##### Data shown #####

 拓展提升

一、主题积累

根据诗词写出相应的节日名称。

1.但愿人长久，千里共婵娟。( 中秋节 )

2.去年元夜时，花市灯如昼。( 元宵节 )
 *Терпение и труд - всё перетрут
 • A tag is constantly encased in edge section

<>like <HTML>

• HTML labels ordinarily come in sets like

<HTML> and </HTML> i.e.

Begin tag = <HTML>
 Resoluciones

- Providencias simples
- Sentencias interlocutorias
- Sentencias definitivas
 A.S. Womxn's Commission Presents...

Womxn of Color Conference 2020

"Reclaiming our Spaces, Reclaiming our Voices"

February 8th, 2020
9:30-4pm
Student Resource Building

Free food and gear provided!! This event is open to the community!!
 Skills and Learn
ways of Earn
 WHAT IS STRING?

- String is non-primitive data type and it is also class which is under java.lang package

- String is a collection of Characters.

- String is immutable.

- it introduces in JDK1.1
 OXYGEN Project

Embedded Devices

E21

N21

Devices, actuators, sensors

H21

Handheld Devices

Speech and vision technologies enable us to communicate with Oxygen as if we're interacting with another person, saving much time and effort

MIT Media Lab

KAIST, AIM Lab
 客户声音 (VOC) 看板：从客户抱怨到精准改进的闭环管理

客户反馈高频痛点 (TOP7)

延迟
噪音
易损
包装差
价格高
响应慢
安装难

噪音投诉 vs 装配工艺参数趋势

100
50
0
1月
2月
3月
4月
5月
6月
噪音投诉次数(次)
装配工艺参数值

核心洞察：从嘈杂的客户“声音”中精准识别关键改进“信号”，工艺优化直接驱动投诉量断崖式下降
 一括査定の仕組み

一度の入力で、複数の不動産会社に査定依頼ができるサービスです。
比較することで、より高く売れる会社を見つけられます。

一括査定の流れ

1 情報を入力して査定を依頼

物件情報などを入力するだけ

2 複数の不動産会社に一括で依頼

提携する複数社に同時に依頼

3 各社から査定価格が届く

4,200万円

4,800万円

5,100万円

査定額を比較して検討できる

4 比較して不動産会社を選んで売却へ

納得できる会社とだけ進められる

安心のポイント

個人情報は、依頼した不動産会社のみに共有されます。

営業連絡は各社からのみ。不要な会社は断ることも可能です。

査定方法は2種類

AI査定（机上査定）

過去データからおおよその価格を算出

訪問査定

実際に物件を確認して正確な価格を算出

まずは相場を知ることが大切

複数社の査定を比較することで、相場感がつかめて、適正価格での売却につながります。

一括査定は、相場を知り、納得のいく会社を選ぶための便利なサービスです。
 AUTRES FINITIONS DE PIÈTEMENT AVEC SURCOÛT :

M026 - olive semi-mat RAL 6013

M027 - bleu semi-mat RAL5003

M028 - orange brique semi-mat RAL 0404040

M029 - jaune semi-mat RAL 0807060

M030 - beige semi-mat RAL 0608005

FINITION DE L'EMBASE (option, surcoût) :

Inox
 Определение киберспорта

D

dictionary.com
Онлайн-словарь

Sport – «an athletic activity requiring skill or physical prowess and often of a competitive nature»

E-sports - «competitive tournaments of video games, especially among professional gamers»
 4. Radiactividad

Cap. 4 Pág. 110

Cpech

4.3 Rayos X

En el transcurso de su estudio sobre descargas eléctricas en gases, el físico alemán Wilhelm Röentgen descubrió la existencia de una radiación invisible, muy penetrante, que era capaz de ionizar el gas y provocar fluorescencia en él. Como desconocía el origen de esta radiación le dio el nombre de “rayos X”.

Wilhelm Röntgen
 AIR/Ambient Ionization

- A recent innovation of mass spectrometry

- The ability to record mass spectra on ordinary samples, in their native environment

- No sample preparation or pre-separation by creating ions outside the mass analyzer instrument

#####

Beginning at the first line of the data above, retype each line until you reach the line containing "our Spaces, Reclaiming", and include that one too. Add nothing else.

 拓展提升

一、主题积累

根据诗词写出相应的节日名称。

1.但愿人长久，千里共婵娟。( 中秋节 )

2.去年元夜时，花市灯如昼。( 元宵节 )
 *Терпение и труд - всё перетрут
 • A tag is constantly encased in edge section

<>like <HTML>

• HTML labels ordinarily come in sets like

<HTML> and </HTML> i.e.

Begin tag = <HTML>
 Resoluciones

- Providencias simples
- Sentencias interlocutorias
- Sentencias definitivas
 A.S. Womxn's Commission Presents...

Womxn of Color Conference 2020

"Reclaiming our Spaces, Reclaiming our Voices"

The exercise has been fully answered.